Evolution of the PID control gains with the \(\varvec{e}\)-modification. a The control \(\varvec{u}_{{\mathbf{1}}}\): b the control \(\varvec{u}_{{\mathbf{2}}}\): c the control \(\varvec{u}_{{\mathbf{3}}}\): d the control \(\varvec{u}_{{\mathbf{4}}}\)

Fig. 20
figure 20

Evolution of the PID control gains with the \({\varvec{\upsigma}}\)-modification. a The control \(\varvec{u}_{{\mathbf{1}}}\): b the control \(\varvec{u}_{{\mathbf{2}}}\): c the control \(\varvec{u}_{{\mathbf{3}}}\): d the control \(\varvec{u}_{4}\)

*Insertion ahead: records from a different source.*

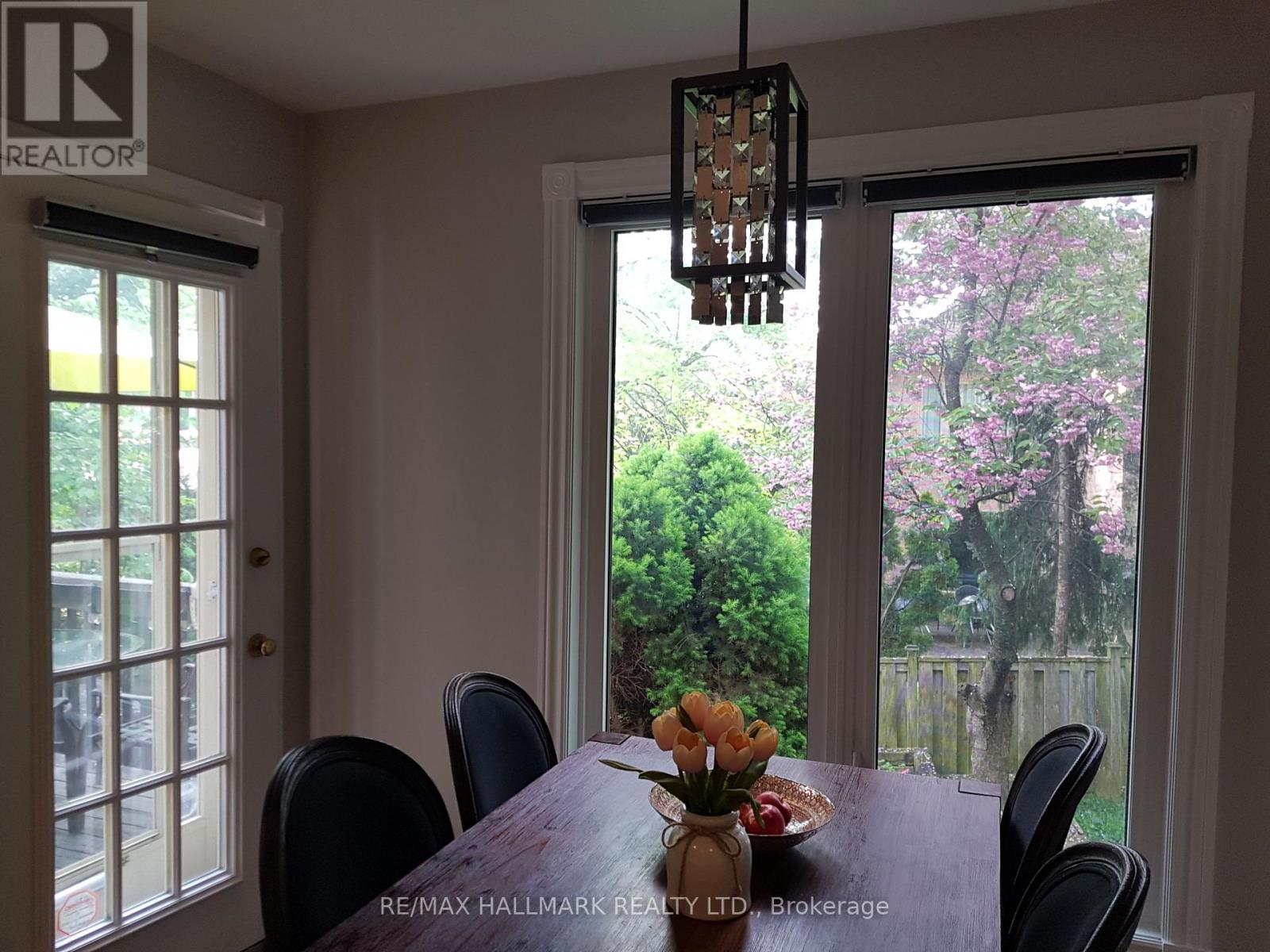 37 Elmsley Drive, Richmond Hill, Ontario  L4C 8N7 - Photo 48 - N12049050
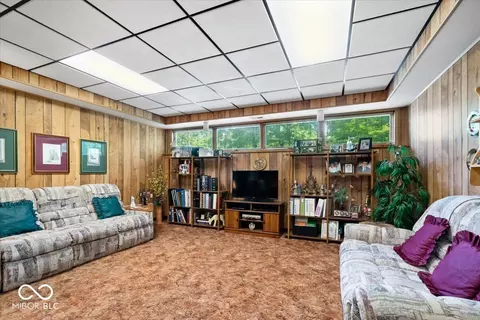 Other - 1102 Pendle Hill Ave, Pendleton, IN 46064 photo 5 of 7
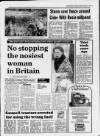 Western Daily Press Friday 07 August 1987 Page 3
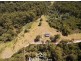 381 Back Cam Road, Somerset TAS 7322
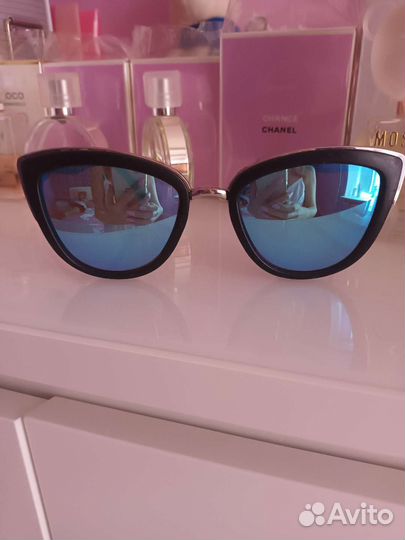 Солнечные очки Австралия оригинал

One sees clearly that that the outputs’ trajectories converge quickly to the desired values even with presence of the disturbances and inputs’ nonlinearities. As in the previous example, the results illustrate the effectiveness and the advantages of the control law using \(e\)-modification adaptation law compared to the control law using \(\sigma\)-modification adaptation law, namely the PID control gains are bounded and go to their ideal values, and the oscillations induced by the presence of disturbances are reduced.

5 Conclusion

In this work, we have proposed an adaptive fuzzy PID control scheme for a class of MIMO unknown nonlinear systems. An adaptive fuzzy system has been used to approximate the parameters of the PID control. A gradient decent adaptation law, augmented by introducing the \(e\)-modification robustification term, is used to minimize the error between the PID control and the unknown ideal control. The Lyapunov stability analysis proves the convergence of the tracking error to acceptable region in the neighborhood of zero and the boundedness of all signals in the closed-loop system. The simulations of the proposed control scheme, performed on a two-link manipulator robot model, show the effectiveness of the method.

6 Future recommendation

As in the most previous works, although the stated objectives of this research have been achieved, this work can be improved and extended to deal with other control problems. So the proposed future recommendations are as follows:

  1. (i)

    Developing this control law for uncertain underactuated mechanical systems (UMS) with dead-zone input.

  2. (ii)

    Developing this control law for uncertain underactuated mechanical systems (UMS) with unknown control direction.

  3. (iii)

    Introducing an observer for this control law to overcome the unavailability problem of state variables.